I also get thousands of emails from people who may not go through something like that, but say that “I used to hate people like you, but now I know that maybe that would push them further down that road, and I want to show them some compassion.” Although I also get those emails that call me a “Jew-lover” and a “race traitor,” so, you know.
If it’s any consolation, I get those emails too.
You’re a journalist, so I’m sure you do, man.
So the book is out, you’ve already helped get Life After Hate off the ground — what’s next?
I’ve been pursuing this global intervention network, been traveling the world, speaking, meeting nonprofits to help people disengage. I’m very passionate about creating a larger collaborative platform, helping serve people more — and not just about the far-right. I’ve spoken to Muslim groups in Norway, Syrian groups in Stockholm, all over the world. It isn’t specific to a far-right problem. It’s a kind of a vicious cycle — and unfortunately we’re now developing this attitude in society where we’re trying to counter it sometimes in language and actions that even unknowingly help it grow.
Turning back to the U.S., it seems like everything changed in 2016 — or maybe didn’t change, per se, so much as this world came rushing out that we’d ignored for years. How do you see 2016, the discourse surrounding the election, the types of groups that gained all this prominence over the past two years?
It’s as if we lifted up a rock in the park and recognized that there are all sorts of creatures crawling underneath. Just because we couldn’t see them didn’t mean they didn’t exist.
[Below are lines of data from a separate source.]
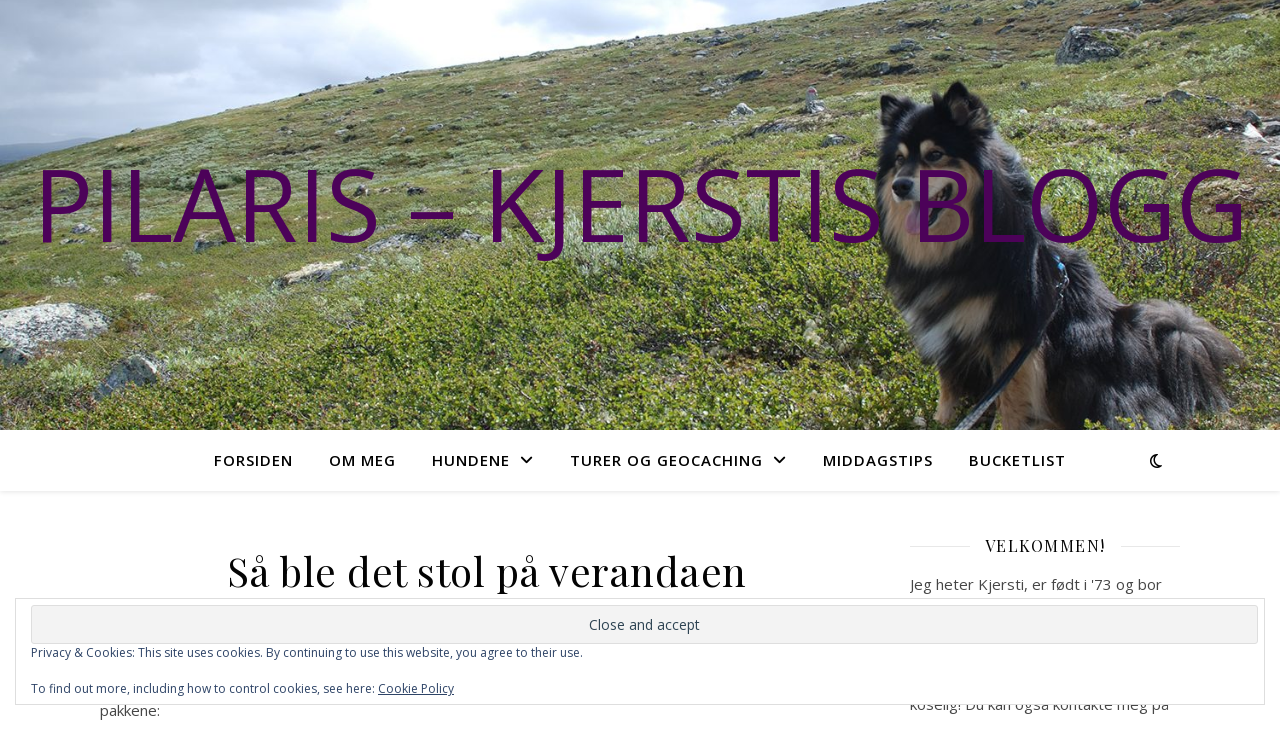

--- FILE ---
content_type: text/css
request_url: https://pilaris.net/blogg/wp-content/themes/ashe/assets/css/slick.css?ver=6.9
body_size: 333
content:
/* Slider */
.slick-slider {
    position: relative;
    display: block;
    box-sizing: border-box;
    -webkit-user-select: none;
       -moz-user-select: none;
        -ms-user-select: none;
            user-select: none;
    -webkit-touch-callout: none;
    -khtml-user-select: none;
    -ms-touch-action: pan-y;
        touch-action: pan-y;
    -webkit-tap-highlight-color: transparent;
    overflow: hidden;
}

.slick-list.dragging {
    cursor: pointer;
    cursor: hand;
}

.slick-track {
    position: relative;
    top: 0;
    left: 0;
    display: block;
    overflow: hidden;
}

.slick-track:before,
.slick-track:after {
    display: table;
    content: '';
}

.slick-track:after {
    clear: both;
}

.slick-loading .slick-track {
    visibility: hidden;
}

.slick-slide {
    display: none;
    float: left;
    height: 100%;
    min-height: 1px;
}

[dir='rtl'] .slick-slide {
    float: right;
}

.slick-slide img {
    display: block;
}

.slick-slide.slick-loading img {
    display: none;
}

.slick-slide.dragging img {
    pointer-events: none;
}

.slick-initialized .slick-slide {
    display: block;
}

.slick-loading .slick-slide {
    visibility: hidden;
}

.slick-vertical .slick-slide {
    display: block;
    height: auto;
    border: 1px solid transparent;
}

.slick-arrow.slick-hidden {
    display: none;
}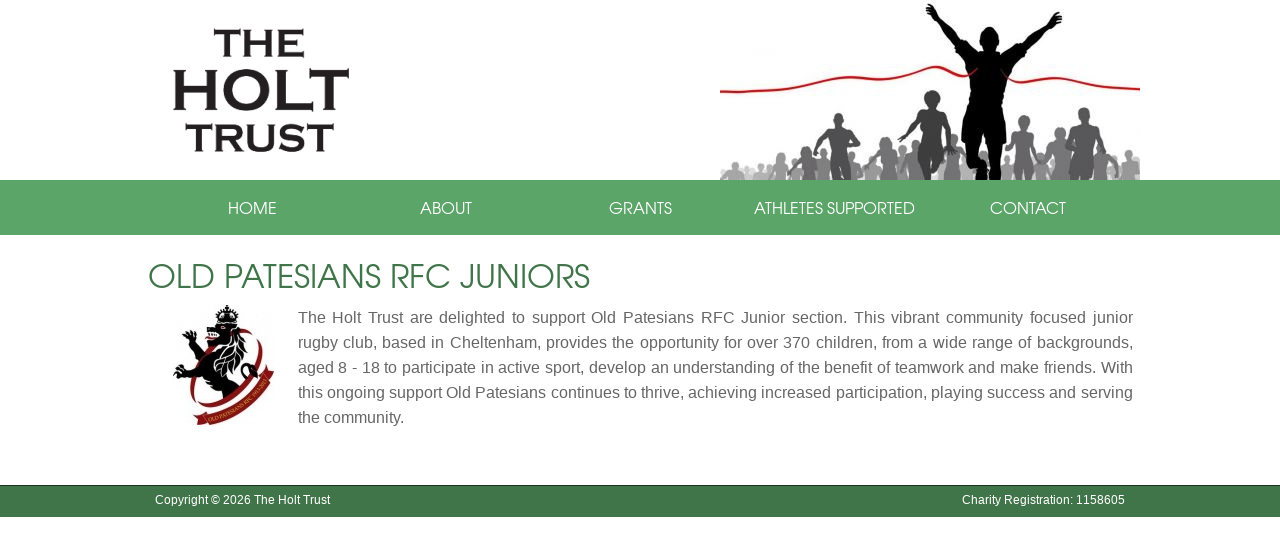

--- FILE ---
content_type: text/html; charset=utf-8
request_url: http://www.theholttrust.co.uk/old-patesians-rfc-juniors
body_size: 1912
content:
<!DOCTYPE html><!--[if IE 8]><html class="no-js lt-ie9" lang="en"><![endif]--><!--[if gt IE 8]><!--><html class="no-js" lang="en"> <!--<![endif]--><head><meta charset="utf-8"><title>Old Patesians RFC Juniors - The Holt Trust</title><base href="http://www.theholttrust.co.uk/"><meta name="robots" content="index,follow"><meta name="description" content=""><meta name="keywords" content=""><meta name="generator" content="Contao Open Source CMS"><meta name="viewport" content="width=device-width, initial-scale=1.0"><link rel="stylesheet" href="assets/css/516752bd7a43.css"><script src="assets/js/043f8d0b123b.js"></script><!--[if lte IE 8]><script src="//cdnjs.cloudflare.com/ajax/libs/respond.js/1.1.0/respond.min.js"></script><link type="text/css" rel="stylesheet" href="custom-assets/css/ie8.css"><![endif]--></head><body class="mac chrome webkit ch131 one-col"><header id="header"><div class="inside"> <div class="header-top"><div id="logo"> <a href="/"><img src="assets/images/c/holt-trust-e487e4cc.png" width="212" height="160" alt=""></a></div><div id="header-image"><img src="assets/images/d/holt-top-b6800dad.jpg" width="420" height="180" alt=""></div><div id="navigation-control"><div class="menu-icon"><div class="menu-text">MENU</div><div class="menu-button"></div></div></div></div><!-- indexer::stop --><nav class="mod_navigation block" id="main-menu"><div class="inside"> <a href="old-patesians-rfc-juniors#skipNavigation5" class="invisible">Skip navigation</a><ul class="level_1"><li class="first"><a href="/" title="Home" class="first">Home</a></li><li class="submenu dropdown"><a href="about" title="About" class="submenu dropdown">About</a><ul class="level_2"><li class="first"><a href="newsletters" title="Newsletters" class="first">Newsletters</a></li><li class="last"><a href="trustees" title="Trustees" class="last">Trustees</a></li></ul></li><li class="submenu"><a href="grants" title="Grants" class="submenu">Grants</a><ul class="level_2"><li class="first"><a href="grant-giving-policy" title="Grant Giving Policy" class="first">Grant Giving Policy</a></li><li class="last"><a href="apply-for-a-grant" title="Apply for a grant" class="last">Apply for a grant</a></li></ul></li><li class="submenu trail dropdown"><a href="athletes-supported" title="Atheletes supported" class="submenu trail dropdown">Athletes supported</a><ul class="level_2"><li class="sibling first"><a href="london-broncos" title="London Broncos" class="sibling first">London Broncos</a></li><li class="active"><span class="active">Old Patesians RFC Juniors</span></li><li class="sibling"><a href="arsenal-gappers" title="Arsenal Gappers" class="sibling">Arsenal Gappers</a></li><li class="sibling"><a href="meadowlands-academy-fc" title="Meadowlands Academy FC" class="sibling">Meadowlands Academy FC</a></li><li class="sibling"><a href="premiership-rugby" title="Premiership Rugby" class="sibling">Premiership Rugby</a></li><li class="sibling"><a href="james-howse-archery" title="James Howse - Archery" class="sibling">James Howse - Archery</a></li><li class="sibling last"><a href="joseph-waugh" title="Joseph Waugh" class="sibling last">Joseph Waugh - Badminton</a></li></ul></li><li class="last"><a href="contact" title="Contact" class="last">Contact</a></li></ul> <a id="skipNavigation5" class="invisible">&nbsp;</a></div></nav><!-- indexer::continue --></div></header> <div class="wrapper" class="row"> <div id="container" class="columns medium-12"><div class="row inside"><div id="main"><div class="inside"> <div class="mod_article first last block" id="old-patesians-rfc-juniors"> <div class="ce_text first last block"><h1>Old Patesians RFC Juniors</h1> <figure class="image_container float_left" style="float:left;"> <img src="files/images/news/1384289795.jpg" width="150" height="120" alt=""> </figure> <p style="text-align: justify;">The Holt Trust are delighted to support Old Patesians RFC Junior section.&nbsp;This vibrant community focused junior rugby club, based in Cheltenham,&nbsp;provides the opportunity for over 370 children, from a wide range of&nbsp;backgrounds, aged 8 - 18 to participate in active sport, develop an&nbsp;understanding of the benefit of teamwork and make friends. With this&nbsp;ongoing support Old Patesians continues to thrive, achieving increased&nbsp;participation, playing success and serving the community.</p></div></div></div></div></div></div></div><footer id="footer"><div class="inside"> <div class="footer-left"><p>Copyright © 2026 The Holt Trust</p></div><div class="footer-right"><p>Charity Registration: 1158605</p></div></div></footer><script>setTimeout(function(){jQuery.ajax("system/cron/cron.txt",{complete:function(e){var t=e.responseText||0;parseInt(t)<Math.round(+(new Date)/1e3)-3600&&jQuery.ajax("system/cron/cron.php")}})},5e3)</script><script type="text/javascript" src="/custom-assets/js/rem.min.js"></script></body></html>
The election allowed this light to shine. It’s like we kicked a bucket of gasoline over and ignited all the sparks. We thought we were living in this post-racial society, when in fact we were just closing our eyes and sweeping it under the rug. This is something that always existed, but the election was the kind of rocket fuel that it needed, and talking about anti-immigration, or the wall, or a Muslim ban, these were all things we talked about in the neo-Nazi movement. But now they’ve taken that message and made it more palatable, and are using fear rhetoric to get people to support racist policies.
These groups, they’ve been growing in my lifetime for the last 30 years. And now we have “white nationalism” and the “alt-right” — they’ll call themselves that, but they’re white supremacists. And when we say “alt-right,” we’re using their terms. We used to call ourselves “white pride” back then, because who would have a problem with pride?
But, you know, we had a strategy back then, because we recognized that our edginess, our tattoos, our swastika flags, they were turning people away who we really wanted to recruit. We decided we were going to blend in, that we had to start to normalize ourselves, and go to college, and get jobs in law enforcement, in the military, all these things to sound and act and look like the people we wanted to recruit. And that effort kind of pushed the boulder down the hill.
This interview has been edited and condensed for clarity.